### Work instruction
Every entry gets copied exactly. No images go into the copy.

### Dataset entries
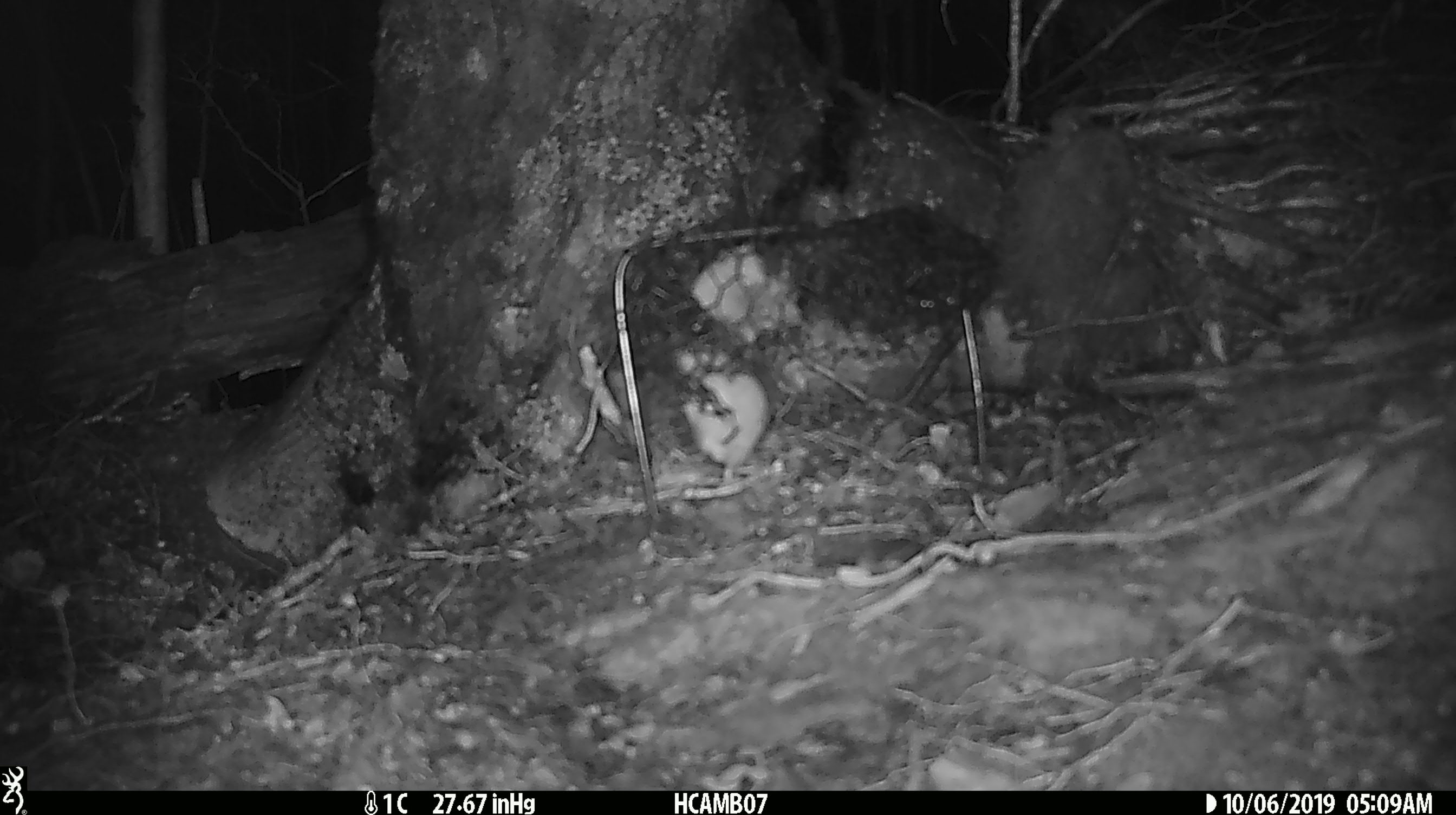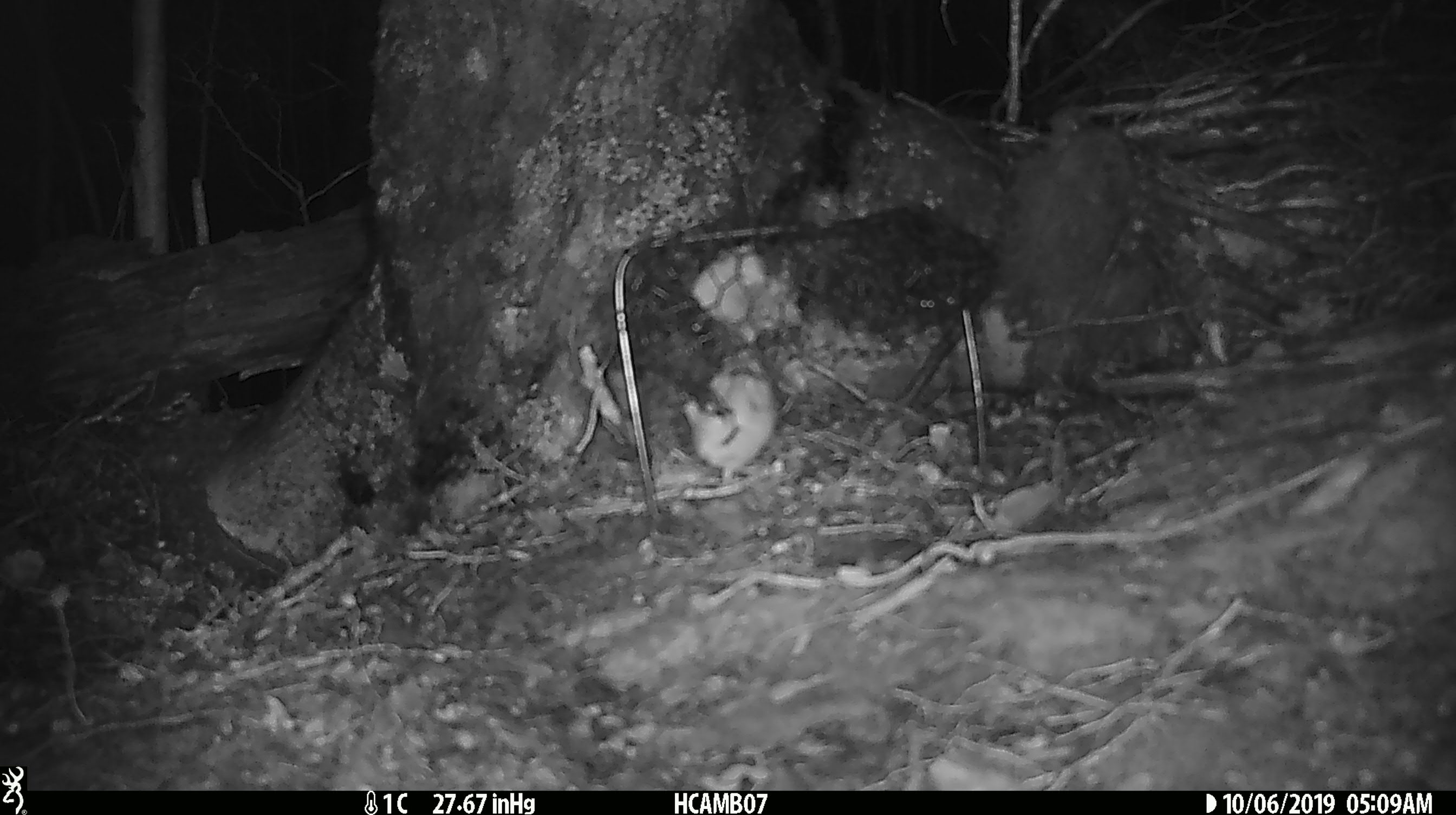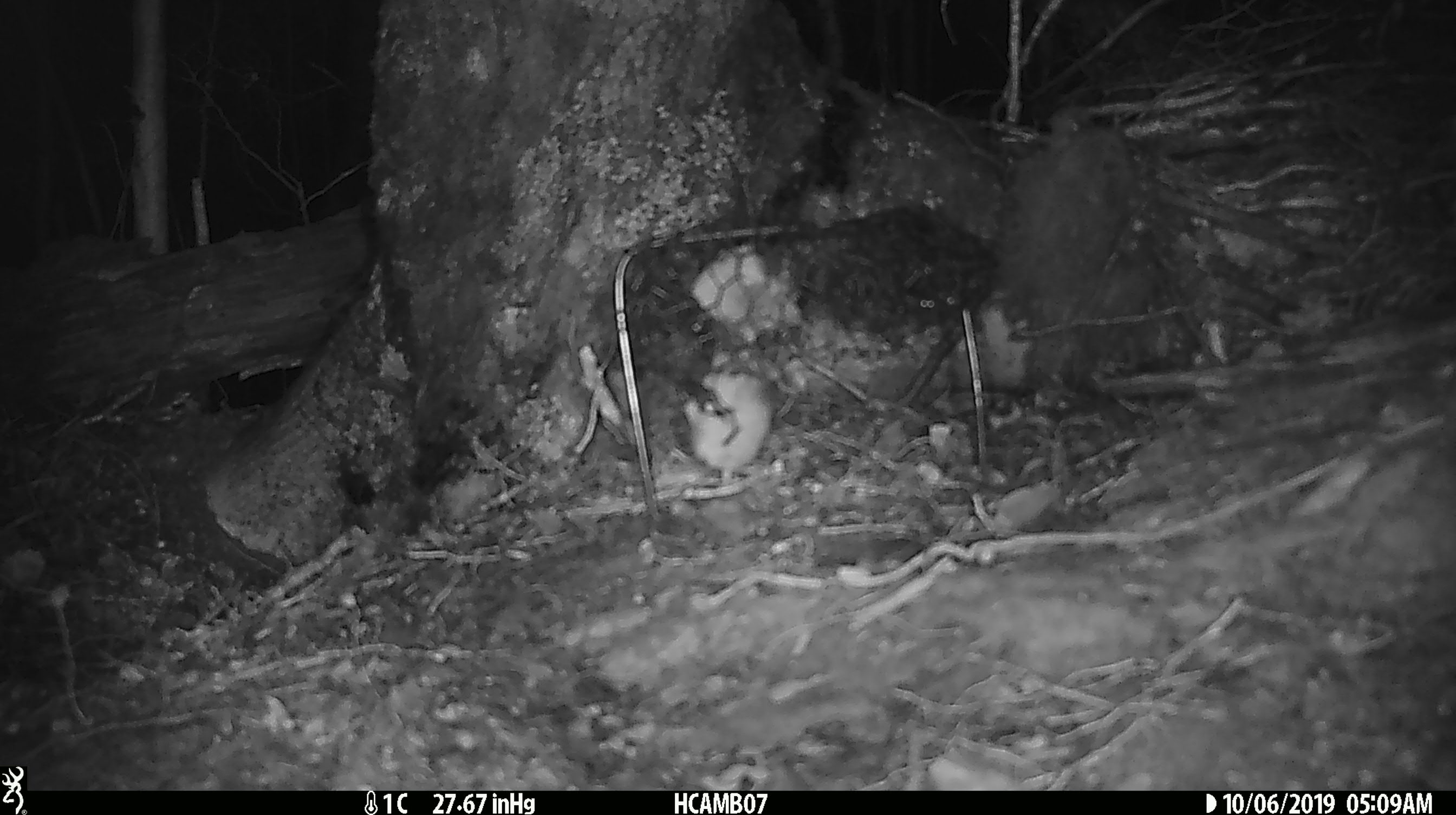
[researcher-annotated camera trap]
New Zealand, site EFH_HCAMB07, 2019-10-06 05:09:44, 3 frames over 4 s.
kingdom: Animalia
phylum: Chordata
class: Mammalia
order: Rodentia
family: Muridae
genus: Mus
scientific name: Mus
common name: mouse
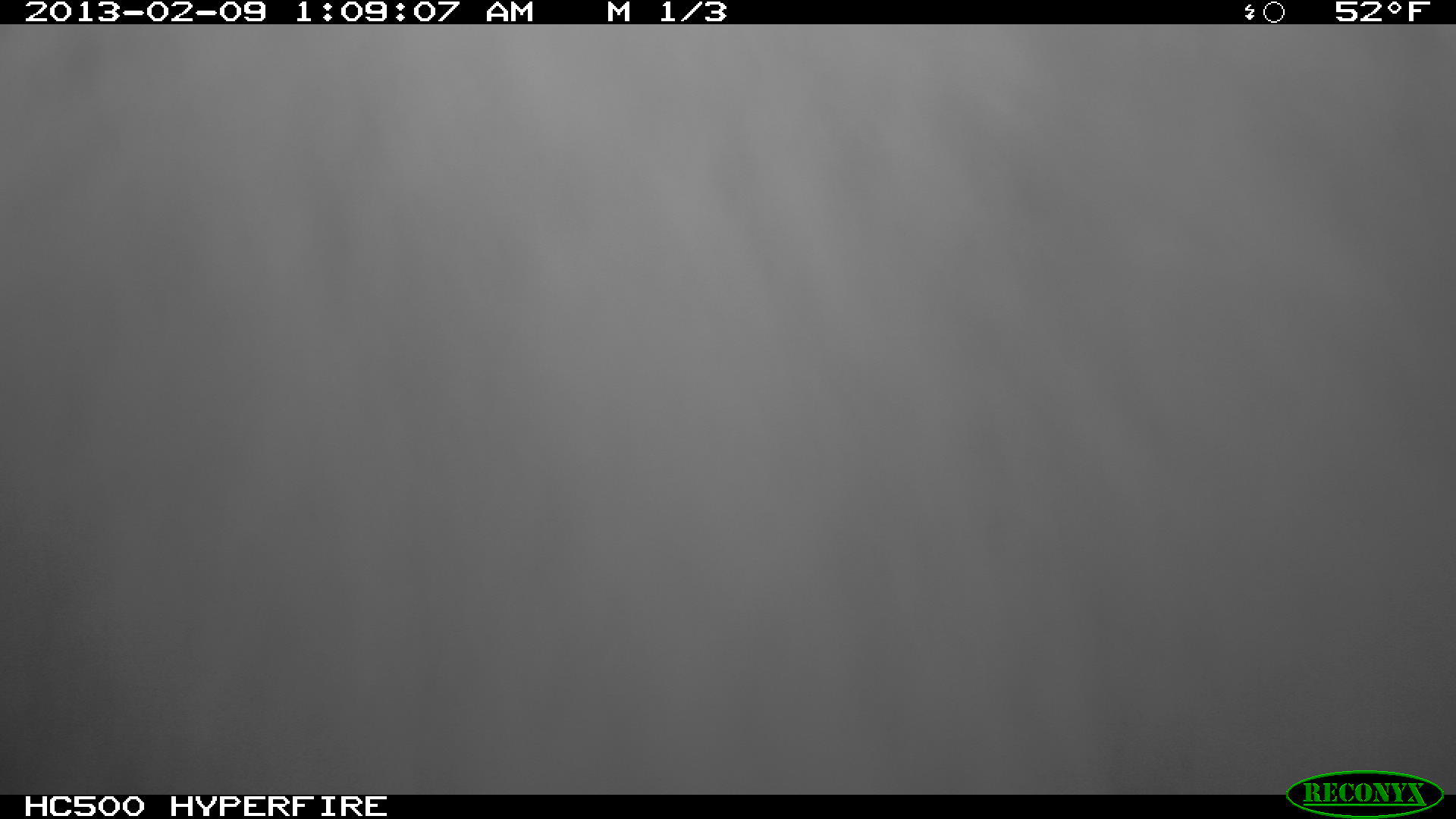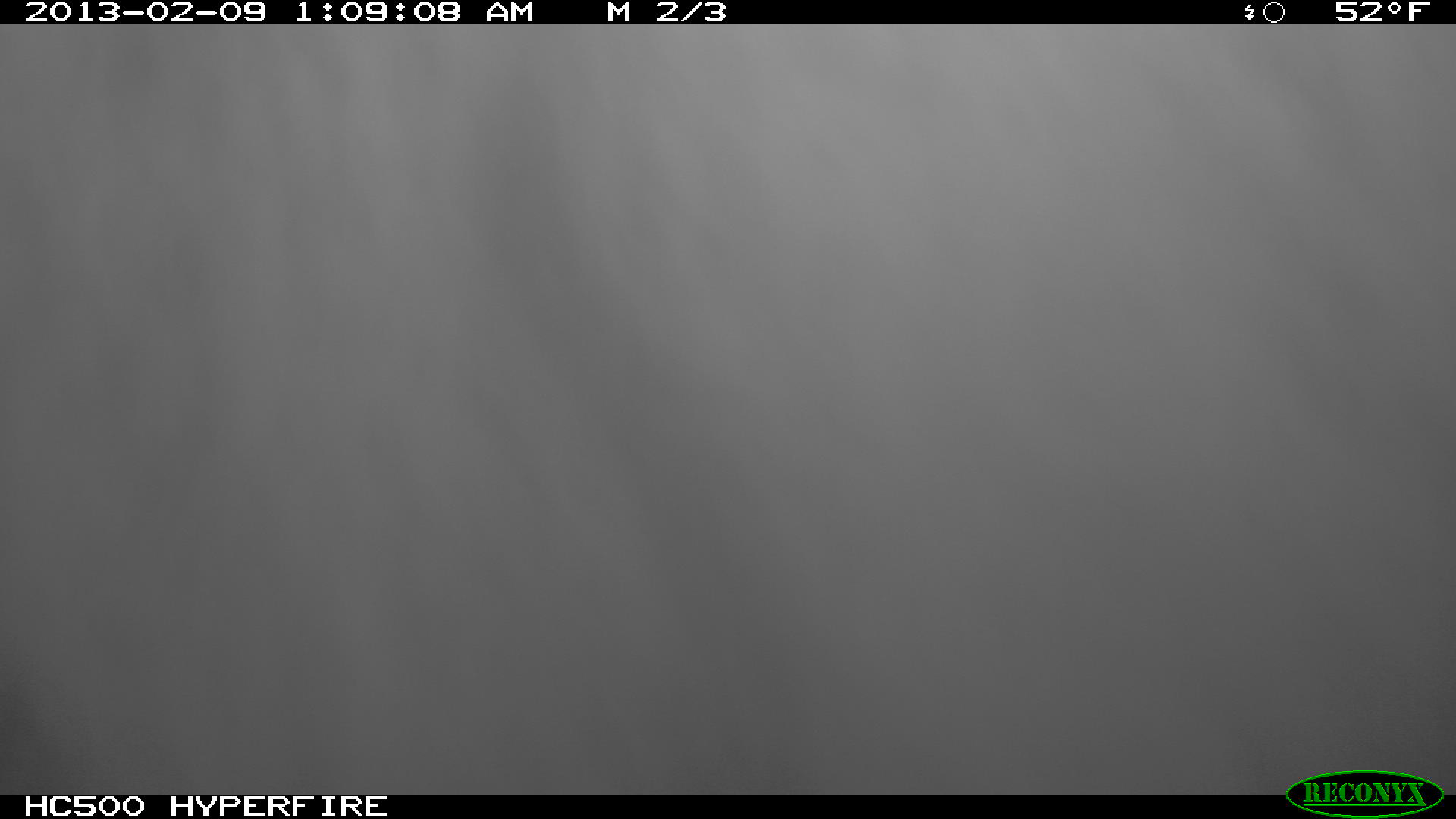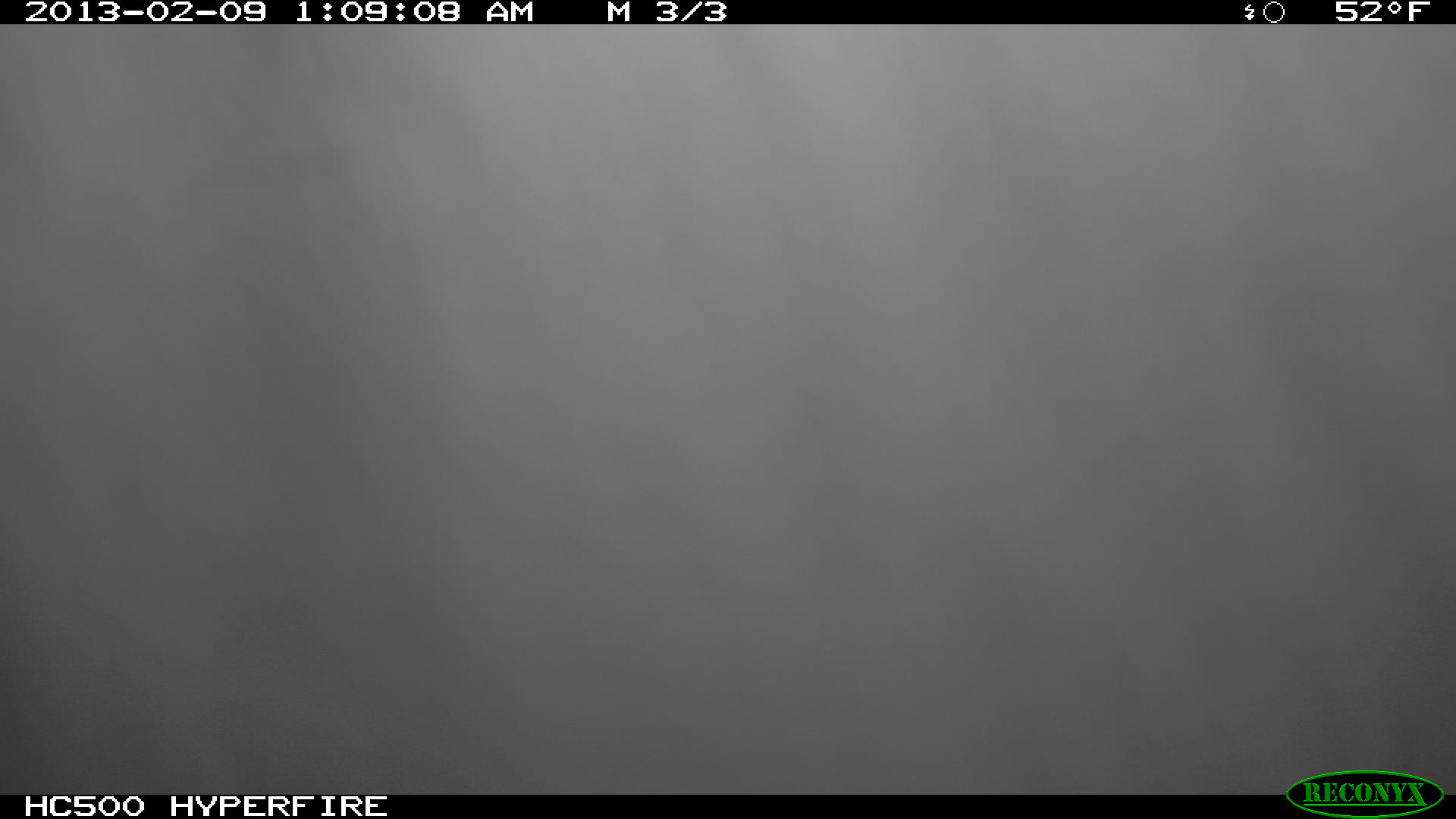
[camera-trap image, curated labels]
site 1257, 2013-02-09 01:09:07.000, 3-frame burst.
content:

### Result for this exercise
[researcher-annotated camera trap]
New Zealand, site EFH_HCAMB07, 2019-10-06 05:09:44, 3 frames over 4 s.
kingdom: Animalia
phylum: Chordata
class: Mammalia
order: Rodentia
family: Muridae
genus: Mus
scientific name: Mus
common name: mouse
[camera-trap image, curated labels]
site 1257, 2013-02-09 01:09:07.000, 3-frame burst.
content:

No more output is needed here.